If you’re a copywriter, designer, consultant, sales or service professional, you’ll be a lot more effective — and close a lot more sales — if you spend more time listening and less time talking.
It’s human nature to start babbling about your talent or your hot new product when you finally get in front of a prospect (even if it’s at a party or some other inappropriate setting). It’s understandable, because you’re excited and enthusiastic. Unfortunately, that’s what gives so many sales types a bad name. Some seem to be completely tone-deaf about how they’re coming off — because they’re coming on too strongly.

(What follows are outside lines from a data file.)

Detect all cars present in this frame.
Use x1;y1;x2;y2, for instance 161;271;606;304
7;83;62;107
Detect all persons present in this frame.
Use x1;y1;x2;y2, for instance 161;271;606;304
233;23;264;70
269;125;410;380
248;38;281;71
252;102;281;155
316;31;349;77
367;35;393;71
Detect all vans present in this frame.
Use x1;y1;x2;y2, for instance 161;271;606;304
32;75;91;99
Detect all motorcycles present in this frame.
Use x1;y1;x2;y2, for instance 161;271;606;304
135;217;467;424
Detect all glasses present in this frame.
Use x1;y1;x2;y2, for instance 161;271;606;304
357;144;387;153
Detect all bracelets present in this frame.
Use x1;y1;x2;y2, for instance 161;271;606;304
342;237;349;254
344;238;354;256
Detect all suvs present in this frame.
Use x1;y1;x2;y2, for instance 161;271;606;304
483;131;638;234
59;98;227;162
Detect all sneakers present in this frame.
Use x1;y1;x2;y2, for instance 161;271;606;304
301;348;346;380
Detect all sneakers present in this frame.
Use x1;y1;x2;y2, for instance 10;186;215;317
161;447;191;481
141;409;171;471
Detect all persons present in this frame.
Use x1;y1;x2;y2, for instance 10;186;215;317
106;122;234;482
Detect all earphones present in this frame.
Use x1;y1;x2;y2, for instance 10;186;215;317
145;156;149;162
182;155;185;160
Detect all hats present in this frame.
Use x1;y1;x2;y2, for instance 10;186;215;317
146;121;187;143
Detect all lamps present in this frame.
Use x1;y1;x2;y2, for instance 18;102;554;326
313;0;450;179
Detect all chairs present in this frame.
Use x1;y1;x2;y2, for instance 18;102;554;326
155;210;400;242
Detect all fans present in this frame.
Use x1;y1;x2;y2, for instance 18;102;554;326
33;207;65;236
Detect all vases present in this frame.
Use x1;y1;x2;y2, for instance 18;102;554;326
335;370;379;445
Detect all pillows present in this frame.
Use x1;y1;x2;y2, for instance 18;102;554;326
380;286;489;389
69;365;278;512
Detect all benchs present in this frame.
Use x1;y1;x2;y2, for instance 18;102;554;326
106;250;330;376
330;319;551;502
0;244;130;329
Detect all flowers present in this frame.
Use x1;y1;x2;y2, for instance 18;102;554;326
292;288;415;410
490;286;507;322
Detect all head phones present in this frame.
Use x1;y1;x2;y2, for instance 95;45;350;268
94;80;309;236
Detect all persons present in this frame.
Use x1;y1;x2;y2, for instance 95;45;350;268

A better strategy is to imagine yourself as a doctor or lawyer when you’re with a patient (er, client). These professionals have a quiet confidence in their ability. They don’t brag or toot their own horns. They don’t waste time (or squander credibility) claiming to be the best darned cardiologist (or trial attorney) this side of the Mississippi, or telling the client what a great deal they have for them, if only they act today.
Instead, they ask questions– quietly. They listen to the answers. They probe. Ask follow-up questions. They find out what hurts, and then evaluate options for easing the client’s pain.
Try doing the same with your next prospect. Don’t be quite so quick to whip out your samples or launch into your presentation. Instead, ask them about their goals, their needs. Discover their dreams, their fears. Evaluate whether or not you can help them accomplish them, and if you can, proceed.
Spend less time talking about yourself, your other clients or what a great deal you have for them. Instead, keep the focus on them. Their needs, their desires, their goals.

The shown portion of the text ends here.